Libro II
Batalla de Mactán y traición de Cebú
Rebeldía del señor de Celapulapu y combate
El viernes 26 de abril, Zula, señor de la isla de Matan, envió a uno de sus hijos para que se presentase ante el capitán general con dos cabras; y diciéndole que él hubiese querido rendir entero su tributo, pero que el otro señor de allá, , negábase a obedecer al rey de España, y no lo había completado. Y que, la noche siguiente, le mandara una sola lancha llena de hombres, pues él cooperaría en el combate. El capitán general decidió ir en persona, con tres embarcaciones. Le suplicamos reiteradamente no viniera, pero él, buen pastor, negábase a abandonar a su rey. A medianoche, partimos sesenta hombres, armados con coseletes y celadas, junto al rey cristiano, los príncipes y algunos poderosos, más veinte o treinta balangai; llegamos a Matan tres horas antes del amanecer.
No quiso el capitán combatir desde el primer momento; antes ordenó advertirles, por el moro, que, si querían obedecer al rey de España, y reconocer al rey cristiano como su señor, pagándonos además el tributo, sería él su amigo; mas de lo contrario, que aguardasen a saber cómo herían nuestras lanzas. Respondieron que, si nosotros disponíamos de lanzas, las de ellos, de caña, habían ardido en el incendio, como sus armas todas; y que no empezásemos el asalto entonces, pues era mejor aguardar a que rompiese el día, que iban a ser más gente.

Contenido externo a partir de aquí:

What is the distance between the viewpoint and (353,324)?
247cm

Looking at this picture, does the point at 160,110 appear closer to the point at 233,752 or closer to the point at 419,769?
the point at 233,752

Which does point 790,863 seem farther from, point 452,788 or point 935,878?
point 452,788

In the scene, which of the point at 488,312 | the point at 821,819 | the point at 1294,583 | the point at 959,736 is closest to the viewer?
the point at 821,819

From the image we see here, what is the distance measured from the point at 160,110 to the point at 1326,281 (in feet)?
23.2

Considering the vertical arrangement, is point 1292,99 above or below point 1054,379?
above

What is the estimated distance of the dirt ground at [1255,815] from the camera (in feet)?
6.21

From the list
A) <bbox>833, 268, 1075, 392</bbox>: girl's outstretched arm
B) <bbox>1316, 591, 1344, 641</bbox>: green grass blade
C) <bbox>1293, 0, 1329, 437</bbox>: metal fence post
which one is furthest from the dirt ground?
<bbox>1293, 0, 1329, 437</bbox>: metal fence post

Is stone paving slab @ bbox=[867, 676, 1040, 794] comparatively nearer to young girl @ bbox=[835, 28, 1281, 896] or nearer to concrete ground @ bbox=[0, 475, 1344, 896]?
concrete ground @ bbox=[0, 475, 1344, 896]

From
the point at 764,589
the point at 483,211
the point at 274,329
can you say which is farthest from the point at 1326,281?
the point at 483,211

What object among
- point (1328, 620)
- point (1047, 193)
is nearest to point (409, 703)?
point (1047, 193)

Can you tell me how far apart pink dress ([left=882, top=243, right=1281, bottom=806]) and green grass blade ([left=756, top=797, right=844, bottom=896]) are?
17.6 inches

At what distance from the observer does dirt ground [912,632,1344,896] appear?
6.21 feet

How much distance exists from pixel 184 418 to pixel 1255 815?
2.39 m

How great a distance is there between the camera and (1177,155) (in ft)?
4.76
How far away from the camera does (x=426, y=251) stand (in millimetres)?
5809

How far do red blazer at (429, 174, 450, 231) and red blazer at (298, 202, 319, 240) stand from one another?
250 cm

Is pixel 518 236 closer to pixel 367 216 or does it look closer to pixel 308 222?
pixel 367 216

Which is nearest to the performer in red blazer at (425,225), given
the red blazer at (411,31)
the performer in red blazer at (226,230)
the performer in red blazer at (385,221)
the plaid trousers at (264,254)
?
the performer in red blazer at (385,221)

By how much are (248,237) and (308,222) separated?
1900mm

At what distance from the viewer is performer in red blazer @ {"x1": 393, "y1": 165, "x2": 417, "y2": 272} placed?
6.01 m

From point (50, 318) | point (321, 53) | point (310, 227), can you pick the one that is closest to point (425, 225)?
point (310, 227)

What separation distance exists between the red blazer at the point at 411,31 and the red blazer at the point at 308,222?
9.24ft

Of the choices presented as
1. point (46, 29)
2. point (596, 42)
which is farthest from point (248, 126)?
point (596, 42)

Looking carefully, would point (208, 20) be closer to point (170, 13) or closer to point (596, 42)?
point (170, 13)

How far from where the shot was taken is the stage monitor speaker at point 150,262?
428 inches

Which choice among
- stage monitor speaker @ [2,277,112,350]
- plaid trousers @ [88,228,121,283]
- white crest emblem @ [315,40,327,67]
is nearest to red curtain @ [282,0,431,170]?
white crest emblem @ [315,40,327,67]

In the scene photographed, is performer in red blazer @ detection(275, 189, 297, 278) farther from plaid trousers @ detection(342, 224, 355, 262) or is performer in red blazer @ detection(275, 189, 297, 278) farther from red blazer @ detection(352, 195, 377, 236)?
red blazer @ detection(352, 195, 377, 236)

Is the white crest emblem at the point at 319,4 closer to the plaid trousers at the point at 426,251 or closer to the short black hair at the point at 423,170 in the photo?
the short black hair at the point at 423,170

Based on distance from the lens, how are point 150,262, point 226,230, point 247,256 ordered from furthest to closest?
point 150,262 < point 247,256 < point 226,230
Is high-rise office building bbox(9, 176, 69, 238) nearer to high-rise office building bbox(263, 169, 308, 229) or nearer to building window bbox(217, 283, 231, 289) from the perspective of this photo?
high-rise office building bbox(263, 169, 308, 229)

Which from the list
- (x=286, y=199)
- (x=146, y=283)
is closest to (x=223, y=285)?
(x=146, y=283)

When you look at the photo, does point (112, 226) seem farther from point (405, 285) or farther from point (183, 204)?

Lo cual proclamaban a fin de que emprendiésemos su persecución, pues habían cavado fosas detrás de las viviendas y querían hacernos caer allí. Hecho el día, saltamos al agua --nos llegaba al muslo-- cuarenta y nueve hombres sólo y avanzamos más de dos tiros de ballesta hasta alcanzar la playa. Las lanchas no pudieron avanzar de ninguna forma por los pedruscos a flor de agua casi. Los otros once hombres quedaron a su cuido. Cuando alcanzamos la tierra, aquella gente había conseguido reunir tres batallones con más de mil quinientos indígenas. Cuyos tres, de pronto, al oírnos, abalanzáronse hacia donde estábamos con fortísimas voces, uno por cada flanco, de frente el otro. Cuando se percató de esto el capitán, dividionos en dos grupos, y así dio comienzo la refriega. Los escopeteros y ballesteros tiraron desde demasiado lejos, cerca de media hora en vano, traspasándoles sólo los escudos, hechos de tabla delgadísima, y los brazos. El capitán gritaba: ¡No disparéis! ¡No disparéis!, mas no le valía de nada. Cuando vieron los otros que las balas no los herían, determináronse a insistir, y arreciaban en sus gritos. En el momento de cada descarga, no la aguardaban quietos, sino con saltos de acá para allá; a cubierto de sus escudos, disparábannos tantas flechas, tantas lanzas de caña (sobre el capitán general, alguna de hierro), tantas jabalinas endurecidas al fuego, piedras y fango, que apenas nos podíamos defender.
Ante ello, comisionó el capitán a algunos, para que les incendiasen las casas y asustarlos.